ACTIVITY ->
Your answer should consist only of the records, copied exactly, with the images removed.

DATASET RECORDS ->

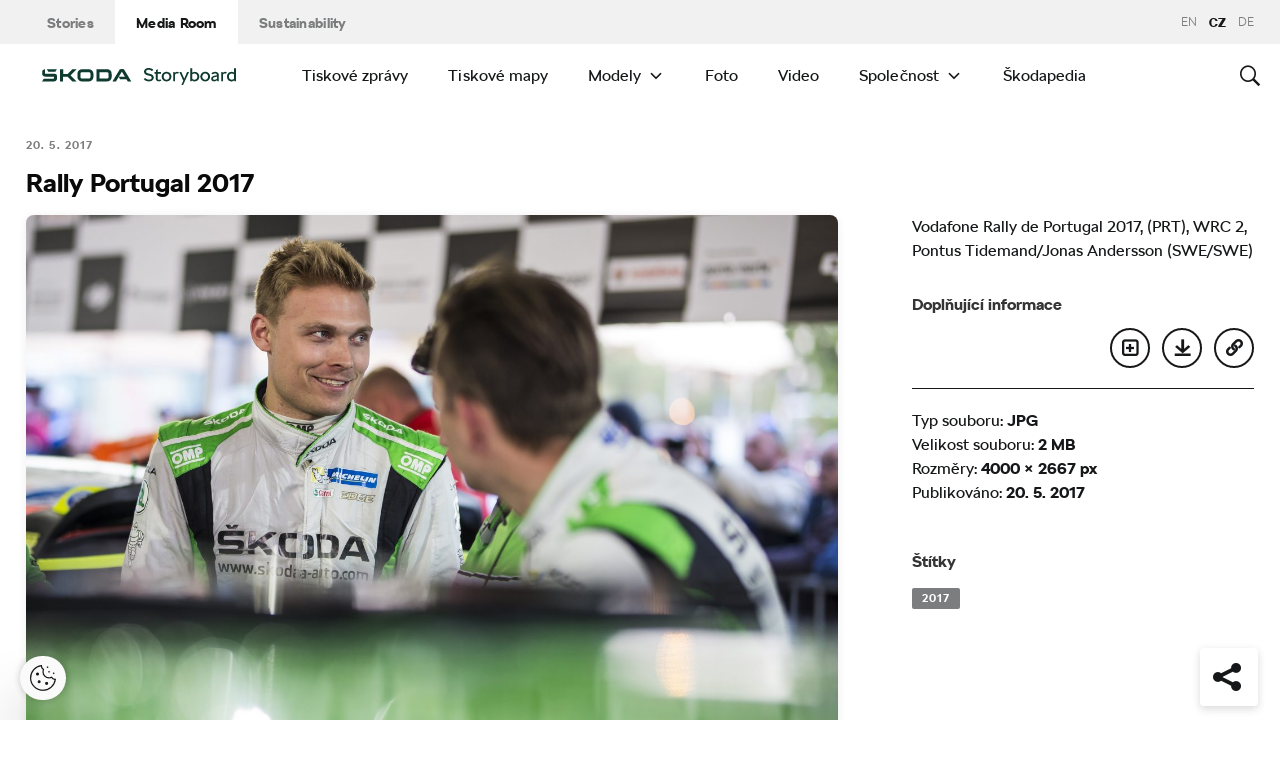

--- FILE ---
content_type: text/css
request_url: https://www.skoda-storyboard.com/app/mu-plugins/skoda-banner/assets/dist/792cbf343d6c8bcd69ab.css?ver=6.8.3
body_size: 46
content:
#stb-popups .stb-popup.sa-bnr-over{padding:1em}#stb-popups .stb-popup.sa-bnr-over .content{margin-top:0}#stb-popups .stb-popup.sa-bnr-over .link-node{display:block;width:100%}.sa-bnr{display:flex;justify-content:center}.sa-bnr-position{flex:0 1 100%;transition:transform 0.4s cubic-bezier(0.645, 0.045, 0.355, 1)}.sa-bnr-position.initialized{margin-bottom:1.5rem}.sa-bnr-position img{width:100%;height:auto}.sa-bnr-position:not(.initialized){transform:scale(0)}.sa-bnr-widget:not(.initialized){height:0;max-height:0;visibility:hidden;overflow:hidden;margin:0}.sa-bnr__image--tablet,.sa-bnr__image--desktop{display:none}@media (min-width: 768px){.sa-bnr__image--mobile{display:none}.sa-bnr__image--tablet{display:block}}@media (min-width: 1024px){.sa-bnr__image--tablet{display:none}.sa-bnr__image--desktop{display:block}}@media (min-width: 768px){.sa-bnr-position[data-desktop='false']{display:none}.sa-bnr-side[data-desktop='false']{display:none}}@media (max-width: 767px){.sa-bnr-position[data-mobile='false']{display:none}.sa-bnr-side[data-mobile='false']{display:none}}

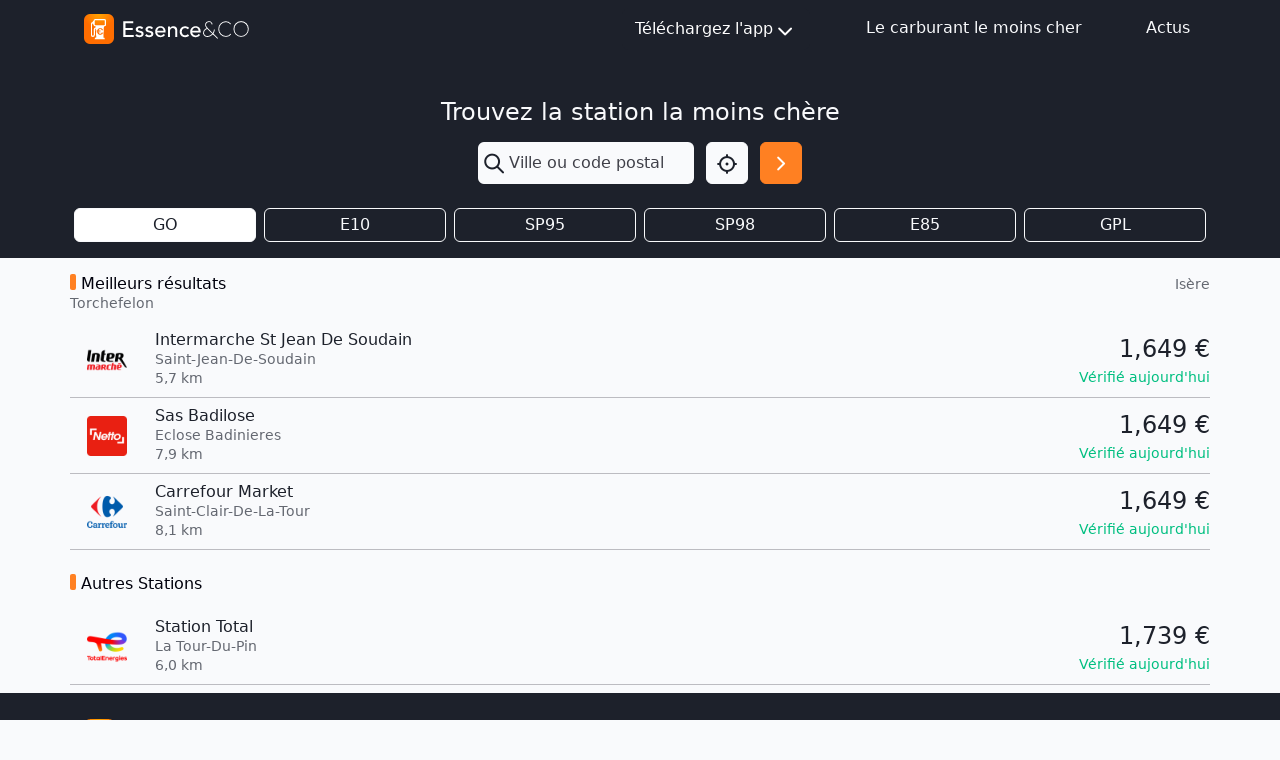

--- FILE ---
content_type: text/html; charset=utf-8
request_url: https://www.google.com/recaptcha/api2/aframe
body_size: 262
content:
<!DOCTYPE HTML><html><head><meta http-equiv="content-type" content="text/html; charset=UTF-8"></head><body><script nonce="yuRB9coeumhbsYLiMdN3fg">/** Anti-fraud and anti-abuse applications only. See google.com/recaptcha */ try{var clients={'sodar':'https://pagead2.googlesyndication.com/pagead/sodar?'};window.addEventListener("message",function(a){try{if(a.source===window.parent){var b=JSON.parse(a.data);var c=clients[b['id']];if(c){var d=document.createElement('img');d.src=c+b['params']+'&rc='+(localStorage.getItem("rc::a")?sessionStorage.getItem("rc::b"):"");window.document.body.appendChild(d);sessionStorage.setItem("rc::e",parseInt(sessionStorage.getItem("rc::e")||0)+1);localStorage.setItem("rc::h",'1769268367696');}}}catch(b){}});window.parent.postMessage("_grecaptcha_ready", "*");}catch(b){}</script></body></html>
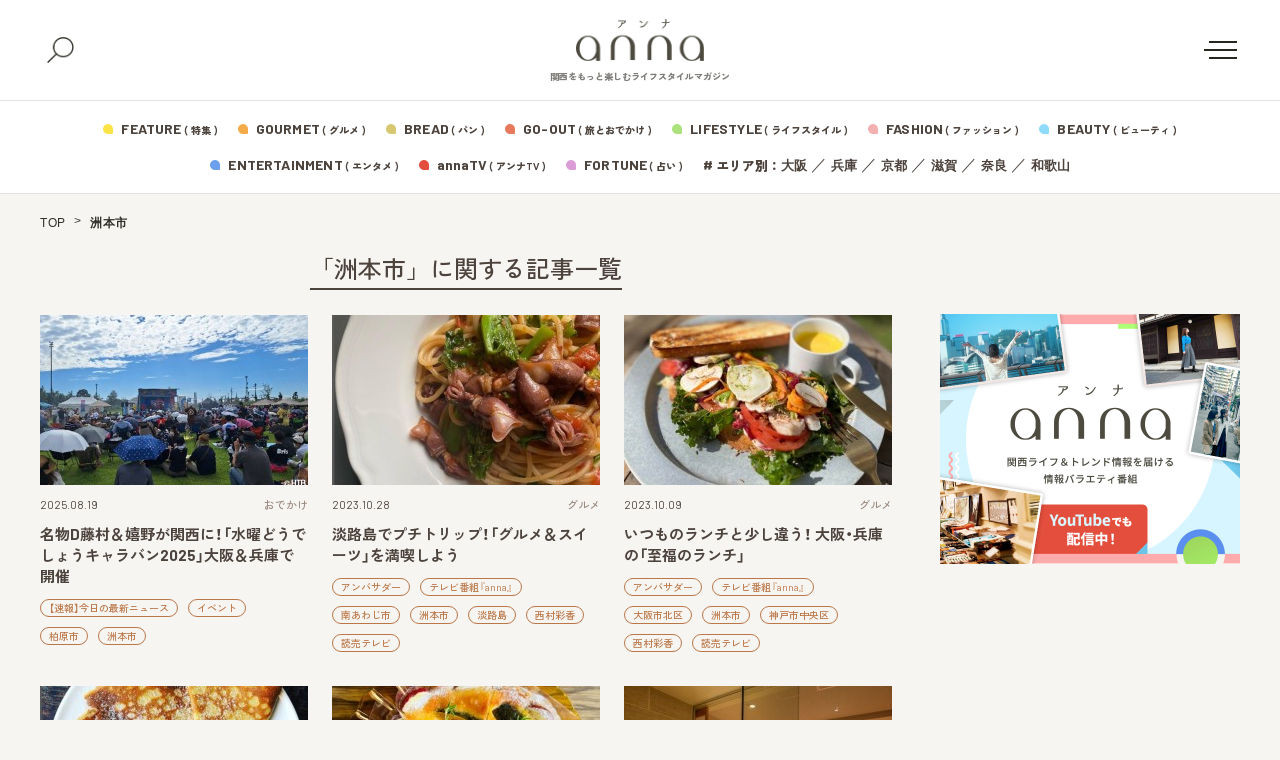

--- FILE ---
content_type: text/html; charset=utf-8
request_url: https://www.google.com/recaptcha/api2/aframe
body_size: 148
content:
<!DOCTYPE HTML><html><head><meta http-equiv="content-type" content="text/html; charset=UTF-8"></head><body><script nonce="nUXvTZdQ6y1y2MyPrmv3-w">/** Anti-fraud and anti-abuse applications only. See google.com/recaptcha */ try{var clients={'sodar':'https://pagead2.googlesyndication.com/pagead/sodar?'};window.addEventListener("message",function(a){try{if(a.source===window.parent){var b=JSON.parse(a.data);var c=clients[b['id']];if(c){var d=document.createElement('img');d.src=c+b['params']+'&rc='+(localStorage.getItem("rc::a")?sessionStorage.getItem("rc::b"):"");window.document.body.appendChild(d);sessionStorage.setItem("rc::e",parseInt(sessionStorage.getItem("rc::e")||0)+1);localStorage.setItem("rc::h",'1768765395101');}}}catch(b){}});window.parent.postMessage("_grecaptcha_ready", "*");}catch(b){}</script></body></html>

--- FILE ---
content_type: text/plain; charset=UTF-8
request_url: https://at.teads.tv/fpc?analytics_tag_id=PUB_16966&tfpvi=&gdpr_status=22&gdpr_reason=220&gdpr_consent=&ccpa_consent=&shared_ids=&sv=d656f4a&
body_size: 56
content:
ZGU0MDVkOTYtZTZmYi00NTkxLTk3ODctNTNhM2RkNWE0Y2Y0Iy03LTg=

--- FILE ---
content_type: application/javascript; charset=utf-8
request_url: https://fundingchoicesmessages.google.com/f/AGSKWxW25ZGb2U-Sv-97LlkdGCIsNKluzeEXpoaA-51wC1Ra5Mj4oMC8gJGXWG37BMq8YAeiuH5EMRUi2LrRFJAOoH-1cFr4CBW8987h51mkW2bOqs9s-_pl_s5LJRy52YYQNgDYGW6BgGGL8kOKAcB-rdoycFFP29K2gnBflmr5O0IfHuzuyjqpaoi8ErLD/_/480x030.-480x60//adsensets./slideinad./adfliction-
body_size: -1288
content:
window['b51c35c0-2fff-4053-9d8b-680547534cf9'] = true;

ANSWER BELOW ->
--- FILE ---
content_type: text/css
request_url: https://www.skoda-storyboard.com/app/mu-plugins/skoda-banner/assets/dist/792cbf343d6c8bcd69ab.css?ver=6.8.3
body_size: 46
content:
#stb-popups .stb-popup.sa-bnr-over{padding:1em}#stb-popups .stb-popup.sa-bnr-over .content{margin-top:0}#stb-popups .stb-popup.sa-bnr-over .link-node{display:block;width:100%}.sa-bnr{display:flex;justify-content:center}.sa-bnr-position{flex:0 1 100%;transition:transform 0.4s cubic-bezier(0.645, 0.045, 0.355, 1)}.sa-bnr-position.initialized{margin-bottom:1.5rem}.sa-bnr-position img{width:100%;height:auto}.sa-bnr-position:not(.initialized){transform:scale(0)}.sa-bnr-widget:not(.initialized){height:0;max-height:0;visibility:hidden;overflow:hidden;margin:0}.sa-bnr__image--tablet,.sa-bnr__image--desktop{display:none}@media (min-width: 768px){.sa-bnr__image--mobile{display:none}.sa-bnr__image--tablet{display:block}}@media (min-width: 1024px){.sa-bnr__image--tablet{display:none}.sa-bnr__image--desktop{display:block}}@media (min-width: 768px){.sa-bnr-position[data-desktop='false']{display:none}.sa-bnr-side[data-desktop='false']{display:none}}@media (max-width: 767px){.sa-bnr-position[data-mobile='false']{display:none}.sa-bnr-side[data-mobile='false']{display:none}}


--- FILE ---
content_type: text/html; charset=utf-8
request_url: https://www.google.com/recaptcha/api2/aframe
body_size: 262
content:
<!DOCTYPE HTML><html><head><meta http-equiv="content-type" content="text/html; charset=UTF-8"></head><body><script nonce="yuRB9coeumhbsYLiMdN3fg">/** Anti-fraud and anti-abuse applications only. See google.com/recaptcha */ try{var clients={'sodar':'https://pagead2.googlesyndication.com/pagead/sodar?'};window.addEventListener("message",function(a){try{if(a.source===window.parent){var b=JSON.parse(a.data);var c=clients[b['id']];if(c){var d=document.createElement('img');d.src=c+b['params']+'&rc='+(localStorage.getItem("rc::a")?sessionStorage.getItem("rc::b"):"");window.document.body.appendChild(d);sessionStorage.setItem("rc::e",parseInt(sessionStorage.getItem("rc::e")||0)+1);localStorage.setItem("rc::h",'1769268367696');}}}catch(b){}});window.parent.postMessage("_grecaptcha_ready", "*");}catch(b){}</script></body></html>

--- FILE ---
content_type: text/html; charset=utf-8
request_url: https://www.google.com/recaptcha/api2/aframe
body_size: 148
content:
<!DOCTYPE HTML><html><head><meta http-equiv="content-type" content="text/html; charset=UTF-8"></head><body><script nonce="nUXvTZdQ6y1y2MyPrmv3-w">/** Anti-fraud and anti-abuse applications only. See google.com/recaptcha */ try{var clients={'sodar':'https://pagead2.googlesyndication.com/pagead/sodar?'};window.addEventListener("message",function(a){try{if(a.source===window.parent){var b=JSON.parse(a.data);var c=clients[b['id']];if(c){var d=document.createElement('img');d.src=c+b['params']+'&rc='+(localStorage.getItem("rc::a")?sessionStorage.getItem("rc::b"):"");window.document.body.appendChild(d);sessionStorage.setItem("rc::e",parseInt(sessionStorage.getItem("rc::e")||0)+1);localStorage.setItem("rc::h",'1768765395101');}}}catch(b){}});window.parent.postMessage("_grecaptcha_ready", "*");}catch(b){}</script></body></html>

--- FILE ---
content_type: text/plain; charset=UTF-8
request_url: https://at.teads.tv/fpc?analytics_tag_id=PUB_16966&tfpvi=&gdpr_status=22&gdpr_reason=220&gdpr_consent=&ccpa_consent=&shared_ids=&sv=d656f4a&
body_size: 56
content:
ZGU0MDVkOTYtZTZmYi00NTkxLTk3ODctNTNhM2RkNWE0Y2Y0Iy03LTg=

--- FILE ---
content_type: application/javascript; charset=utf-8
request_url: https://fundingchoicesmessages.google.com/f/AGSKWxW25ZGb2U-Sv-97LlkdGCIsNKluzeEXpoaA-51wC1Ra5Mj4oMC8gJGXWG37BMq8YAeiuH5EMRUi2LrRFJAOoH-1cFr4CBW8987h51mkW2bOqs9s-_pl_s5LJRy52YYQNgDYGW6BgGGL8kOKAcB-rdoycFFP29K2gnBflmr5O0IfHuzuyjqpaoi8ErLD/_/480x030.-480x60//adsensets./slideinad./adfliction-
body_size: -1288
content:
window['b51c35c0-2fff-4053-9d8b-680547534cf9'] = true;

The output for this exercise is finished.